The other thing I didn't need was a letter from HRA that my homecare would stop on May 1 [I received the letter around a week before that deadline] because I never returned my recertification form.  I had never received a recertification form.  Moreover, I have a document, signed by my caseworker, that says I am certified for homecare until October 31, 2013.  My caseworker says he will work to straighten this out, but in the meantime, I should submit an M11Q [medical request for home care].  So, since my next clinic appointment isn't until July, I have to make a boondoggle trip to my neurologist for an extra exam so he can fill out the form.

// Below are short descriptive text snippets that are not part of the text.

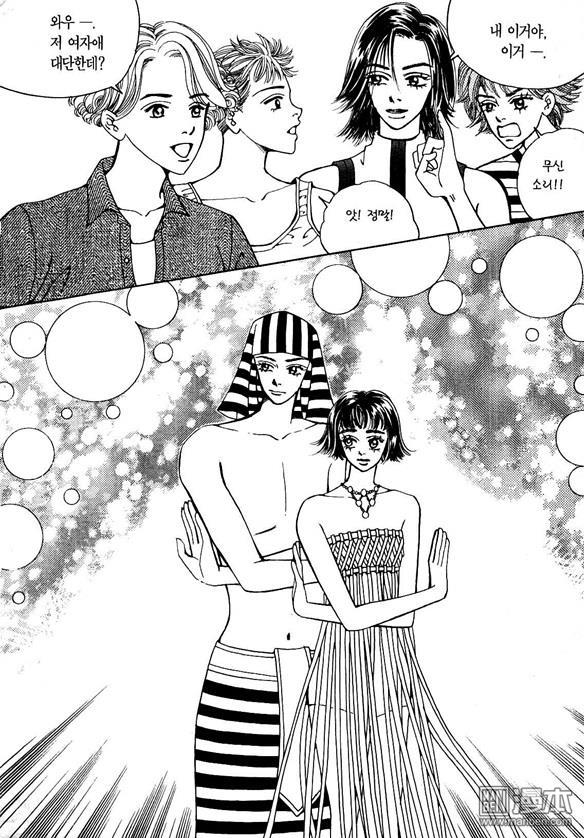 第4話（174P）
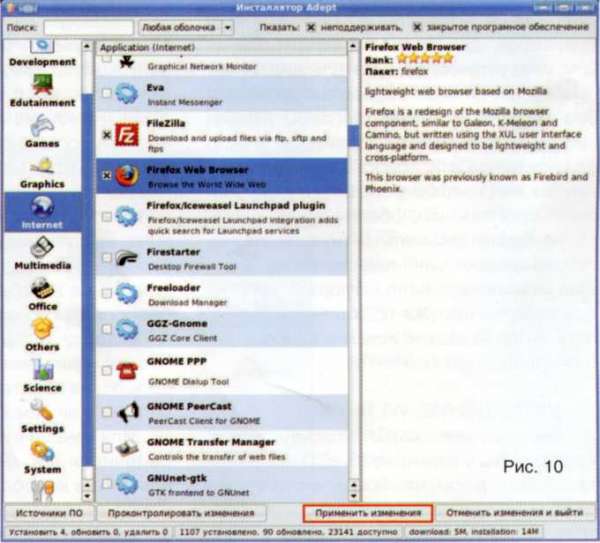 Евгений Яворских Пингвиний BUNT img10.jpg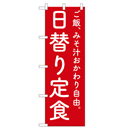 日替り定食 のぼり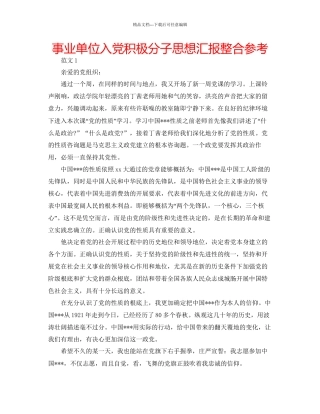 事业单位入党积极分子思想汇报整合参考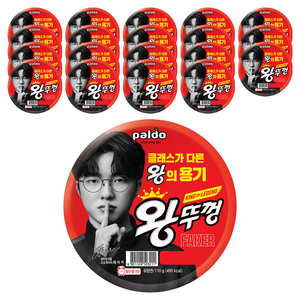 왕뚜껑 컵라면 110g, 20개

My knee makes Access-a-Ride very painful because having my foot on the footrest for any length of time causes pain.  Ditto for any riding in the wheelchair through the street.  Because of this, I haven't had the inclination to leave the apartment, even though there have not been many offers by people to take me out anyway.  I have asked ALSA for a volunteer this summer to go out with me, but they haven't found anyone yet.  I have a problem keeping in touch with people; even when I send an email to a friend asking "how are you?"  they seem to take it as "Why haven't you been around?" and respond with a litany of how busy they are and all they are doing.  Because of this, I have made a resolution to not keep up my part of a friendship.  I can't even ask "how are you?" or give an update on myself without either getting no response, or getting a response that really annoys me.  Why do people always think it is about me?  Or worse yet, when I write to a friend with concern about some issue she is having, why do they always answer with "Don't worry about me.  What you have to deal with is so much worse".  I have come to the conclusion that I cannot even GIVE to a friendship without the other person feeling I am only thinking about myself and/or pimping for attention.  I would rather have truths than people tiptoeing around me, as if I am fragile and might break.  I think I have demonstrated that I am a lot stronger than they think I am.  I can deal with the solitude and isolation I once feared so much that I would do anything to avoid.  I am now in a situation I feared so much, proving you can adjust to anything.